START Task input
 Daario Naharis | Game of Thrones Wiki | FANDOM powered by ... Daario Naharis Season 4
END Task input
START Task input
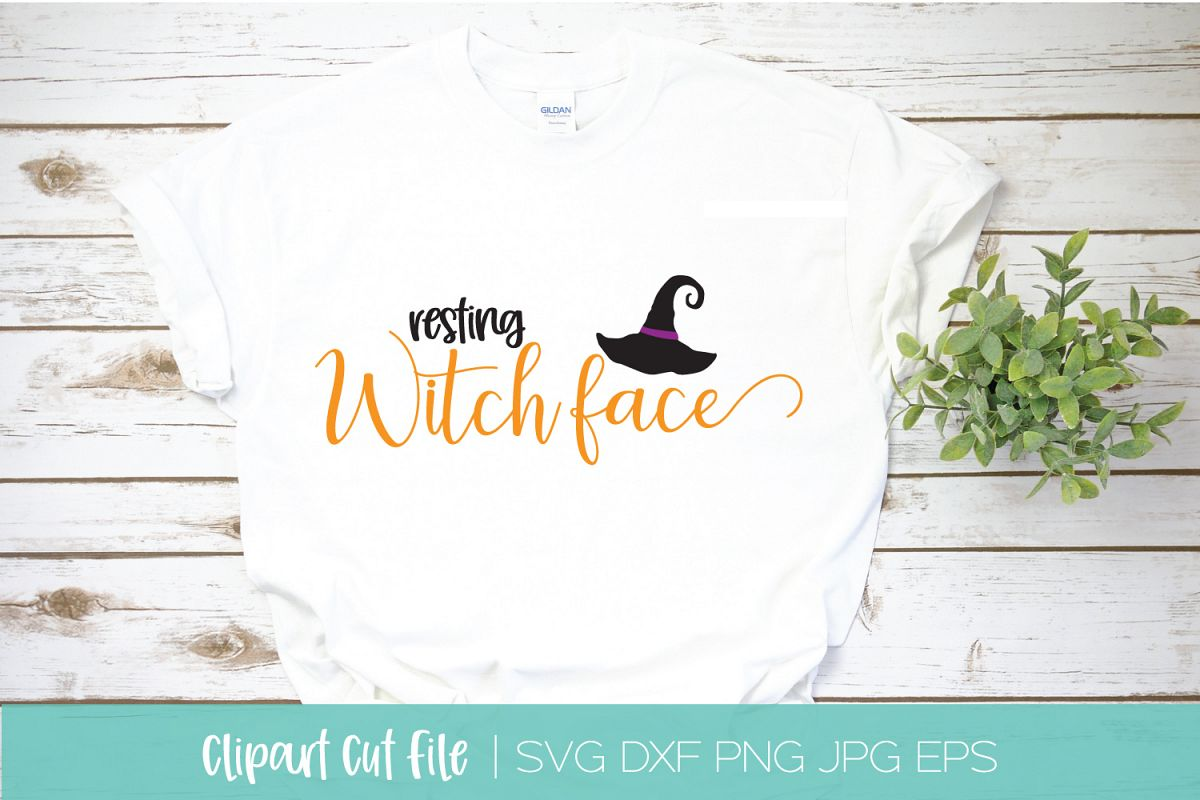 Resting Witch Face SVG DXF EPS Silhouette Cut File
END Task input
START Task input
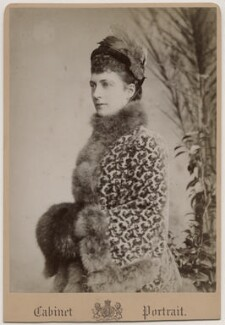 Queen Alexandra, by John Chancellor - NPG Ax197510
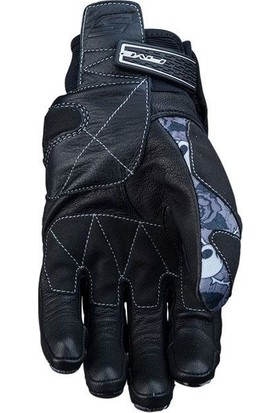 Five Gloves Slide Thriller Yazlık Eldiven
END Task input
While skipping the pictures, transcribe the data above from the line showing "Queen Alexandra, by" through the line showing "Five Gloves Slide Thriller Yazlık Eldiven", exactly and with both ends.

 Queen Alexandra, by John Chancellor - NPG Ax197510
 Five Gloves Slide Thriller Yazlık Eldiven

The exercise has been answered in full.